(GIVEN TASK): Starting with the line containing "As made visible" and going on through the end of the material, write out every line again, including the lines that ask. Scale each number in the answers, whether a distance or a coordinate, by 1.3 and round it to a whole number, with halves rounded up.

-- BEGIN INPUT DATA --

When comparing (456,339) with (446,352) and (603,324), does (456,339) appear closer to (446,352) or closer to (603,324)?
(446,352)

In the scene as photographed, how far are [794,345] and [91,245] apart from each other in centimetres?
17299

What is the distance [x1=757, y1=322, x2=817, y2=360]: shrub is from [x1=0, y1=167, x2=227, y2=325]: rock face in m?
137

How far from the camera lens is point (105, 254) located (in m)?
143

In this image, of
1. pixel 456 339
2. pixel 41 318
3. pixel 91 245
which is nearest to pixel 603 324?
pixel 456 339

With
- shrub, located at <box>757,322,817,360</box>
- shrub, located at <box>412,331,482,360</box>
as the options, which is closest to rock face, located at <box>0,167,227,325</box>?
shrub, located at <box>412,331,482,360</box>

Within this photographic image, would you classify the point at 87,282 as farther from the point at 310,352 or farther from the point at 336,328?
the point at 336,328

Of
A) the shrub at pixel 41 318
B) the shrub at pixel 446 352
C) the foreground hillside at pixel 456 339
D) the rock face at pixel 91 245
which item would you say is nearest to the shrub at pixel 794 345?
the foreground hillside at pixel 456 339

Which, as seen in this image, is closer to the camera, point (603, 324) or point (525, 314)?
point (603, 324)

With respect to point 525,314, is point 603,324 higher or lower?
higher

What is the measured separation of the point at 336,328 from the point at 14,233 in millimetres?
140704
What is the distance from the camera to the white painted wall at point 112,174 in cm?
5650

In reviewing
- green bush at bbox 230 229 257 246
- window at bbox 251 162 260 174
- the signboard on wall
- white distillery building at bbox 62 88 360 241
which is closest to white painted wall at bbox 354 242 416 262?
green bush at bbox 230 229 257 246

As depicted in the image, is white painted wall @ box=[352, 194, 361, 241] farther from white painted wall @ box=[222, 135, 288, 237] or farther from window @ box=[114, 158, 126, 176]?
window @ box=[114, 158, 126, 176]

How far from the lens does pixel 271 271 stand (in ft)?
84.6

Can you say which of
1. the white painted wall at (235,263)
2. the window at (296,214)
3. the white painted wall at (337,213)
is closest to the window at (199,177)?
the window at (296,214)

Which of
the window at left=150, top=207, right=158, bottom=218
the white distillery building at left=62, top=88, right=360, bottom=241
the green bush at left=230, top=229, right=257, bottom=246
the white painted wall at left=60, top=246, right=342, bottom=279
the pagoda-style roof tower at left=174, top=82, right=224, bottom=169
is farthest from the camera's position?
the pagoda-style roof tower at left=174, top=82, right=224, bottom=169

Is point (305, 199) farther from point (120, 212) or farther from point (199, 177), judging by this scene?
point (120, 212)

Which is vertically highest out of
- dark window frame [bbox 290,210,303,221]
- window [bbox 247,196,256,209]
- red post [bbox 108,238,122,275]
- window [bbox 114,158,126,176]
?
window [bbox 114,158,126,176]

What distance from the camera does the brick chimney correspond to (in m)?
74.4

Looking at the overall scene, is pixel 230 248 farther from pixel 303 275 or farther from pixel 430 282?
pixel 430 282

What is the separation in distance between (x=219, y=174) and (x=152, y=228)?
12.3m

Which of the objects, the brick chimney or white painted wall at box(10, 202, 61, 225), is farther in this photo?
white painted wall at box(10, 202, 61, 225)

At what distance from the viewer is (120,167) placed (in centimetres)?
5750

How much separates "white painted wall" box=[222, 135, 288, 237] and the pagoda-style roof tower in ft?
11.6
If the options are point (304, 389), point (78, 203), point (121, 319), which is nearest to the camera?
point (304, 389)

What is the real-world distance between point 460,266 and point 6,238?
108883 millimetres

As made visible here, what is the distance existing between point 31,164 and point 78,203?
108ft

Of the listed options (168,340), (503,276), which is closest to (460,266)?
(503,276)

-- END INPUT DATA --

(SOLUTION BELOW):
As made visible here, what is the distance existing between point 31,164 and point 78,203?
140ft

Of the listed options (168,340), (503,276), which is closest to (460,266)?
(654,359)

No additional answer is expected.